South Korean entertainer (born 1981)

Park Jung-ah (also spelled as Park Jeong-ah, Park JungA; February 24, 1981) is a South Korean singer, actress, entertainer, and radio DJ.

==Career==
===2000–2014: Career beginnings, breakthrough success and Jewelry===
Park graduated from Dongduk Women's University with a bachelor's degree in Applied Musicology and is also able to play the piano.

First debuting as a member of the girl group Jewelry in 2001, she became the group leader. In 2003, she debuted as an actress and has since appeared in a handful of movies and dramas.

Since Jewelry went on hiatus, Park took the opportunity to debut as a solo singer. Her first solo album Yeah was released in the fall of 2006, showing an edgier side that Jewelry single "Superstar" hinted at. The title song Produced and Co-Written by Hit American Producers Ian (iRok) Scott and Mark (MJ) Jackson A.K.A. MJ&iRoK was her first single, and it allowed Park to become more of a rock singer. The album also featured production from #1 Billboard Producer, Eddie Galan of Mach 1 Music. To move away from the manufactured pop image she developed in Jewelry, she has performed this single live at every performance, and it has subsequently made the song a strong chart hit.

From November 2006 to 2009, she had been hosting her own radio show, On a Starry Night.

In 2013, Jung-ah left Star Empire and entered a new contract with WM Company. Their new partnership was announced on May 10, 2013.

===2014–present: Solo activities and acting===
In June 2014, Park released Because of You which is part of South Korean drama Doctor Stranger's OST.

On December 15, 2015 Jellyfish Entertainment released their Jelly Christmas 2015 – 4랑 single album featuring the song, "Love In The Air". The announced participating the Jellyfish artists were Park Jung-ah, Seo In-guk, VIXX, and former K-pop Star 4 contestant Park Yoon-ha. The single placed at 14 on the digital Gaon Chart.

_____

Parts of the exercise:
a - From the text on Park Jung-ah, copy the passage starting with "From November 2006" and going on through "Doctor Stranger's OST.".
b - According to the text on Park Jung-ah, what was the name of the radio show she hosted from November 2006 to 2009?
c - List every Jellyfish artist that the text on Park Jung-ah names as taking part in the Jelly Christmas 2015 single album.

Data supplied:
_____

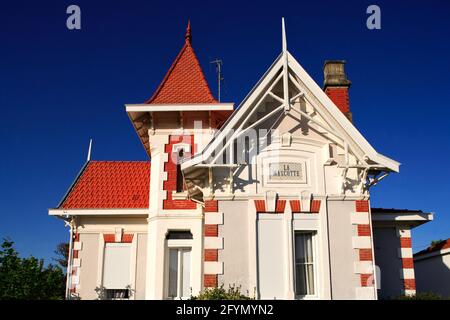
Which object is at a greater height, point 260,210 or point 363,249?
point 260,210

_____

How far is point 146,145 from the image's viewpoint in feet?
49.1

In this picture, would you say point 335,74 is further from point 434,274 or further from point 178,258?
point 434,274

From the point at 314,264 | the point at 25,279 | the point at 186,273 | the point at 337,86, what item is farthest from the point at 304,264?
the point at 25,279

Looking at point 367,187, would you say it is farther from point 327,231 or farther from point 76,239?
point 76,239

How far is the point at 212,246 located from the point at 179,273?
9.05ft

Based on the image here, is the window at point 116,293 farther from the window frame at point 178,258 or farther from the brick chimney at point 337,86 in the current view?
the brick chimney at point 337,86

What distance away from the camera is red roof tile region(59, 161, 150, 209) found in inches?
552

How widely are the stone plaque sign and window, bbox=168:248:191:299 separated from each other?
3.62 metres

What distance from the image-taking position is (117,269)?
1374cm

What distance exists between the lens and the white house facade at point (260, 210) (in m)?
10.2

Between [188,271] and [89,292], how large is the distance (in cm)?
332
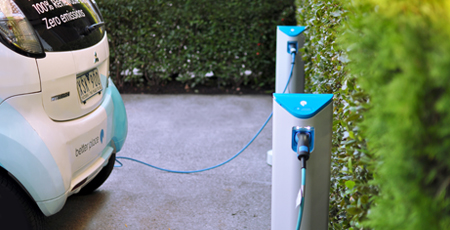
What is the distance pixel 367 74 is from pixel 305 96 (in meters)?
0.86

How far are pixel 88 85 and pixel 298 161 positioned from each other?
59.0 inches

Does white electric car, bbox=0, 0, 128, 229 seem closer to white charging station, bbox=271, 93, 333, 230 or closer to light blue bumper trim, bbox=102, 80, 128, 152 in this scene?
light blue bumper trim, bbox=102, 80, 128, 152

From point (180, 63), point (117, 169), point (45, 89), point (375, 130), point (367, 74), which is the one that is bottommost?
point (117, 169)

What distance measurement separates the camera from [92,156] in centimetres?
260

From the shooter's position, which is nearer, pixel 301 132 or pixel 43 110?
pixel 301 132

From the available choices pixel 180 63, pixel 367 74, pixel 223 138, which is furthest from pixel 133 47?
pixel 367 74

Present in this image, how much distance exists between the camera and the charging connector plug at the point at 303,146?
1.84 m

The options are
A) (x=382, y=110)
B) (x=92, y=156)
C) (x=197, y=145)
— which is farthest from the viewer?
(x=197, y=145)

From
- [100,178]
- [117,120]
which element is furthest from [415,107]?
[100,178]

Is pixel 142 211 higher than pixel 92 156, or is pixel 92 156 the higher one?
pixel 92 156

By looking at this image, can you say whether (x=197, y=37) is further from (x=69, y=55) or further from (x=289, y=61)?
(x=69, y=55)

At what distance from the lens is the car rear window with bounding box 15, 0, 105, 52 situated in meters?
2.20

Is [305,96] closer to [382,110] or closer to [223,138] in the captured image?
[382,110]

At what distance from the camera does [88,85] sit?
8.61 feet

_____

Exercise solutions:
a -
From November 2006 to 2009, she had been hosting her own radio show, On a Starry Night.

In 2013, Jung-ah left Star Empire and entered a new contract with WM Company. Their new partnership was announced on May 10, 2013.

===2014–present: Solo activities and acting===
In June 2014, Park released Because of You which is part of South Korean drama Doctor Stranger's OST.

b - On a Starry Night

c - Park Jung-ah, Seo In-guk, VIXX, Park Yoon-ha